Once you have the source code to an application, converting it to 32bit is fairly trivial, although a moderately tedious task. We contacted X-Ample to see what the hold up is, as surely, it's not that difficult?
"Well, in a way it is, given the massive number of optimisation and 'tricks' CC used to make Impression run on a small footprint machine (e.g. 1MB on the old Arc). It's quite a number of source files and it needs extensive testing after completing one of them, as they are all inter-linked," explained X-Ample's Paul Reuvers.

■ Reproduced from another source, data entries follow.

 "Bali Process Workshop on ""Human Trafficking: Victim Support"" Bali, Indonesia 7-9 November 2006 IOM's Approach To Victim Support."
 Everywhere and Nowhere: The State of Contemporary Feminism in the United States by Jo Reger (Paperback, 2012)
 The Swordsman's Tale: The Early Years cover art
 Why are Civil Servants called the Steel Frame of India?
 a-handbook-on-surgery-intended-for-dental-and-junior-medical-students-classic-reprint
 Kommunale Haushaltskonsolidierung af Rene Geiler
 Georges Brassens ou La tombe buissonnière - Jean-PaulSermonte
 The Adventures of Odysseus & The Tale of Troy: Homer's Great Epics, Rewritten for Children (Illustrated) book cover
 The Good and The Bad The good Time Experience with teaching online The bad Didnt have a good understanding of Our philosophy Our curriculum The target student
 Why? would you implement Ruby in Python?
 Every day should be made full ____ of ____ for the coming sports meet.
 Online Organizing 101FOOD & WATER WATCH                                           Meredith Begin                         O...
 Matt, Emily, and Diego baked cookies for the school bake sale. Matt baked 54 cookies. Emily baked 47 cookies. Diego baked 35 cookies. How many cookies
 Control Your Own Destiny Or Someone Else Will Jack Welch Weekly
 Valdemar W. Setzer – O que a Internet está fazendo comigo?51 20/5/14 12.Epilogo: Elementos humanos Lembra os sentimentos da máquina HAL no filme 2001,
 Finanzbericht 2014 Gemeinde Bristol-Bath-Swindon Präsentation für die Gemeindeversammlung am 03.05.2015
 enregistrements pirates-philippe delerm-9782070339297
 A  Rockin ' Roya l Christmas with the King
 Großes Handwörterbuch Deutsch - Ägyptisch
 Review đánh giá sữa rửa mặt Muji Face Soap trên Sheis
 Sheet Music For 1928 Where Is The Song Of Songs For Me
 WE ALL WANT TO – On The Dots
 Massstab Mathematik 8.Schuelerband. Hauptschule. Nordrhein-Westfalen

X-Ample are also juggling 32bit Impression, dubbed 'Impression-X', with other outside projects.
"Another problem we faced was that some of the tools used to create, compile, test and maintain the source, were in 26bit format themselves. We've spend quite a bit of time finding the sources to most of them, or recreating them where necessary. We're back on track now so, if all goes well, it should be too long."
Also, Paul tells us that users can buy the 26bit only version of Impression from X-Ample on CD, although this fact hasn't been well publicised and an announcement is being prepared. Contact them for more details if you're interested.
Meanwhile, David Pilling has released a new demo version of the Windows version of OvationPro, along with pricing and ordering details. OvationPro and Impression have been long time software rivals, in the RISC OS market.